Some local coaches felt that relations with the previous staff had deteriorated. Has that been a focus of your efforts to mend those relationships?
“I can’t really comment too much about the last staff because I don’t know too much about them. The only coaches I’m familiar with are coach Barrow and coach Stoutland, but our goals are always going to be to get to every school in Florida and let every coach know that Miami is the top school in Florida and we’re going to be recruiting their kids, we’re going to do our research, do a very good job at it and involve them in the process and let the coaches know what we’re all about.”

What was so enticing about this job for you?
“The chance to win national championships. When we were at USC, our goal was to win all our games and whatever happens, happens. We can do that here. We have a great recruiting base, with everything the university has to offer, we really don’t have an excuse why we shouldn’t be competing with the top teams in the country real soon. The chance to win, that’s really why we do things. We want to win for our program and win for our kids and get our kids degrees and all that. They’ve done a great job with graduation rates here, they’re through the roof right now which is a testament to the previous staff and the academic facilities. You put all that with a chance to win, play on a huge stage, that’s what I’m all about. That’s what I want to be involved with.”

Saved entries:

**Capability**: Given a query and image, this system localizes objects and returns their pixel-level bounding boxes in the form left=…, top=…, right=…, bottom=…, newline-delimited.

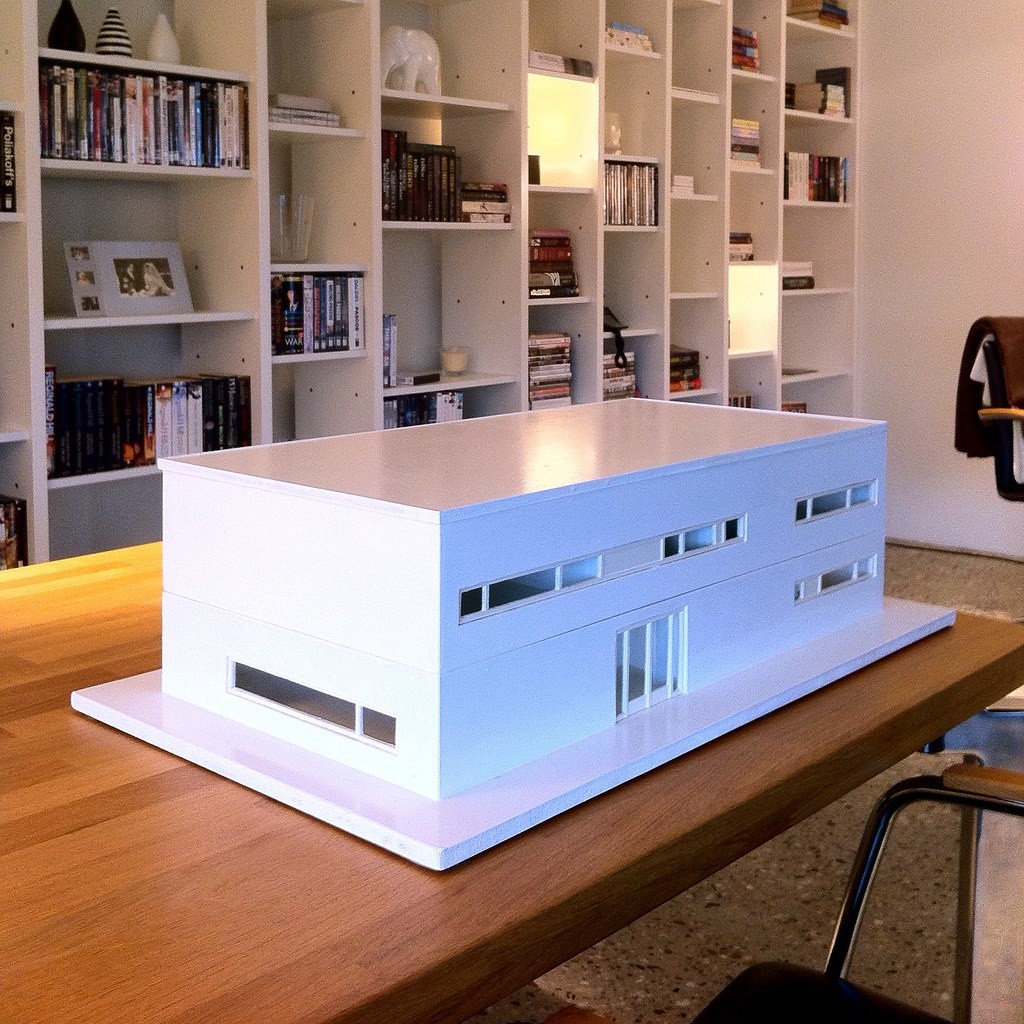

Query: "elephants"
left=380, top=25, right=440, bottom=96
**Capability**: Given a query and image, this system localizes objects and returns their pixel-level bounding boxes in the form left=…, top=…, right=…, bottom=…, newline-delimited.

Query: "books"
left=270, top=274, right=348, bottom=355
left=39, top=63, right=249, bottom=171
left=0, top=493, right=28, bottom=570
left=348, top=277, right=364, bottom=350
left=381, top=128, right=463, bottom=223
left=1, top=109, right=17, bottom=213
left=384, top=391, right=464, bottom=429
left=383, top=313, right=392, bottom=388
left=56, top=373, right=252, bottom=478
left=44, top=363, right=57, bottom=481
left=459, top=192, right=508, bottom=202
left=396, top=368, right=440, bottom=386
left=268, top=107, right=341, bottom=128
left=390, top=315, right=398, bottom=387
left=268, top=92, right=332, bottom=114
left=461, top=182, right=507, bottom=192
left=461, top=213, right=510, bottom=223
left=525, top=0, right=855, bottom=414
left=459, top=200, right=511, bottom=213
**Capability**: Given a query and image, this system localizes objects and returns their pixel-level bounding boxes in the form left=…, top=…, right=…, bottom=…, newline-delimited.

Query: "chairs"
left=954, top=316, right=1024, bottom=503
left=685, top=763, right=1024, bottom=1024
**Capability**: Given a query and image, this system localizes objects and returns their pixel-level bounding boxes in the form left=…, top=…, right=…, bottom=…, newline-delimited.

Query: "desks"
left=0, top=540, right=1024, bottom=1023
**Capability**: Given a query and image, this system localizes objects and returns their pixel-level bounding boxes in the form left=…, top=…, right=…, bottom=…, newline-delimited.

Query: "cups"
left=440, top=345, right=470, bottom=377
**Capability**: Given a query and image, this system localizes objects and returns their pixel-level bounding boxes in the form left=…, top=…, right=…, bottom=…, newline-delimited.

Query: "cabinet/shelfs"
left=1, top=1, right=861, bottom=573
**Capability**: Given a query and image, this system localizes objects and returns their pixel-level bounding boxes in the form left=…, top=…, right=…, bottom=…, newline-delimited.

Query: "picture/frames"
left=62, top=240, right=194, bottom=318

## To do
Carry the interview about coaching at Miami forward from the point where it stops. The saved entries have no connection to the interview about coaching at Miami.

## Reply
Can you talk about the parellels of when you father took over USC and taking over this program?
“I agree. I feel coach Golden and coach Carroll got started at the same time in recruiting, it was late and were trying to make a push and make a splash. They felt like they needed a ton of guys and they really had a ton of talent. Coach Carroll inherited Troy Polamalu and Carson Palmer. Just talking to coaches, there’s a ton of talent in this program. There’s a great offensive line, a great defensive line. That’s the core of everything so in terms of recruiting there’s a lot of similarities. They’re both city schools. USC is south of downtown and Miami is a little south of the city and South Beach. That’s one of the things that attracted me to it.”

But the stages of the programs, USC was a sleeping giant waiting to get awoke again and Miami seems to be in the same situation?
“If we get anywhere near what we did at USC, I think we’re doing pretty good. Miami went to a bowl game this past year so they’re doing a little better than USC when that change was made. But we’ll see. Hopefully we can get going right away. USC’s first year, coach’s first year there at USC went 6-5, went to a bowl game. I think we can do better than that, but we’ll see. There’s a lot of work to do and a lot of hours to put in. Hopefully, we’ll get a lot better and there will be a lot of similarities. Hopefully.”

Will you get a chance to see the playoff game this weekend?
“I hope so. Somehow I have to work it out that I’m on a home visit and that family likes to watch the Seahawks. That would be great. I wish those guys all the best. They have a tough task ahead of him.”

What did your dad tell you about taking this job?
“He was fired up. He was excited for me to come down here and get started. We’ve always been talking about if I left USC what could be my value and what could I get done..."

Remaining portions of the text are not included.